■ **WHAT YOU WILL DO**: Reproduce the axienet message from "Xilinx axienet 1000BaseX" up to and including "the stock kernel.", switching every "1000BaseX" to "2500BaseX".

(SELECTED TEXT Opens)

Xilinx axienet 1000BaseX support (was: Re: [PATCH 07/14] net: axienet: Fix SGMII support)

From: Robert Hancock
Date: Tue Apr 21 2020 - 22:02:16 EST


Hi Andre/Russell,

Just wondering where things got to with the changes for SGMII on Xilinx axienet that you were discussing (below)? I am looking into our Xilinx setup using 1000BaseX SFP and trying to get it working "properly" with newer kernels. My understanding is that the requirements for 1000BaseX and SGMII are somewhat similar. I gathered that SGMII was working somewhat already, but that not all link modes had been tested. However, it appears 1000BaseX is not yet working in the stock kernel.

(SELECTED TEXT Closes)
(RECORDS PROVIDED Opens)

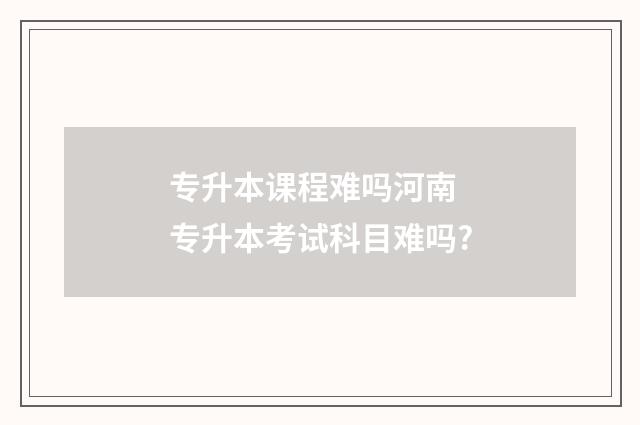 专升本课程难吗河南 专升本考试科目难吗?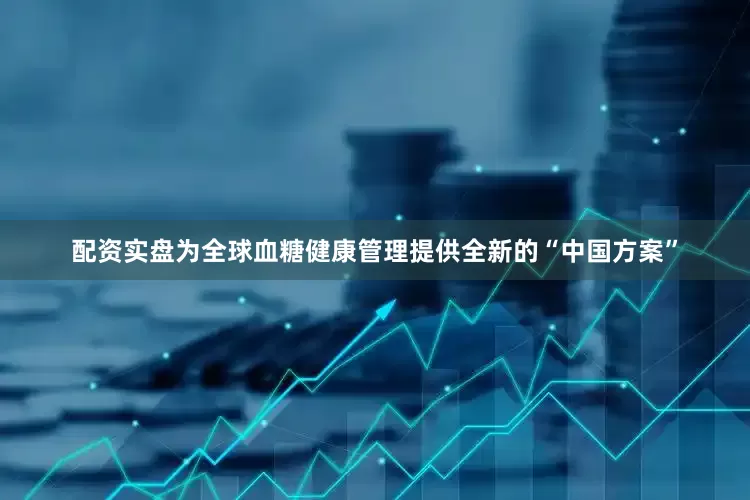 配资实盘为全球血糖健康管理提供全新的“中国方案”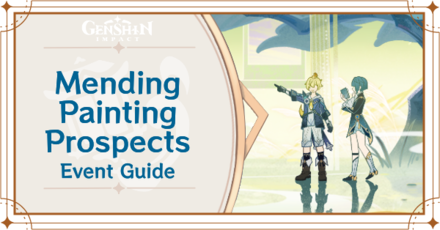 Genshin Impact - Mending Painting Prospects Event Guide Banner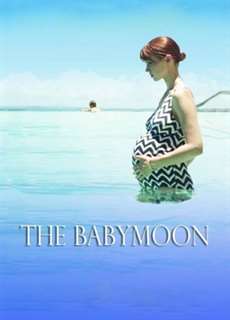 Chuyến Đi Kì Lạ  - The Babymoon - (2017) - PhimMoi2024 - Website xem phim miễn phí tốt nhất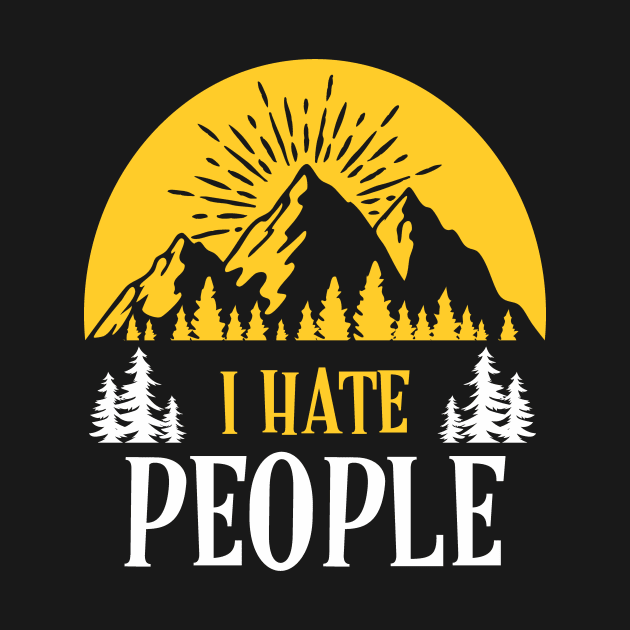 Cute & Funny I Hate People Camping Nature Camp Pun by theperfectpresents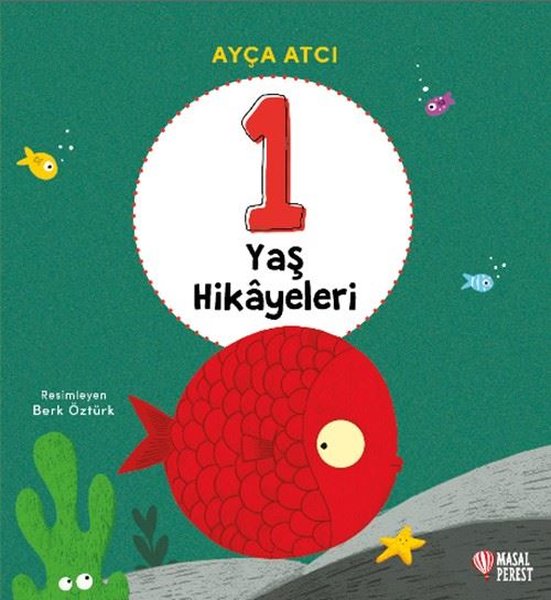 1 Yaş Hikayeleri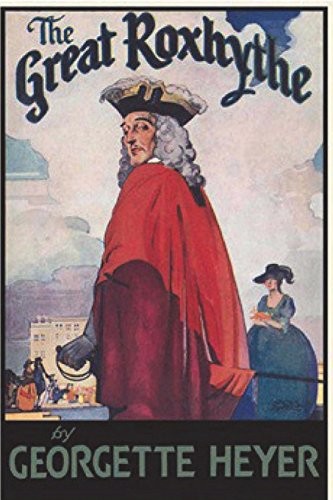 THE GREAT ROXHYTHE By Georgette Heyer *Excellent Condition*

(RECORDS PROVIDED Closes)

■ **TASK OUTPUT**:
Xilinx axienet 2500BaseX support (was: Re: [PATCH 07/14] net: axienet: Fix SGMII support)

From: Robert Hancock
Date: Tue Apr 21 2020 - 22:02:16 EST


Hi Andre/Russell,

Just wondering where things got to with the changes for SGMII on Xilinx axienet that you were discussing (below)? I am looking into our Xilinx setup using 2500BaseX SFP and trying to get it working "properly" with newer kernels. My understanding is that the requirements for 2500BaseX and SGMII are somewhat similar. I gathered that SGMII was working somewhat already, but that not all link modes had been tested. However, it appears 2500BaseX is not yet working in the stock kernel.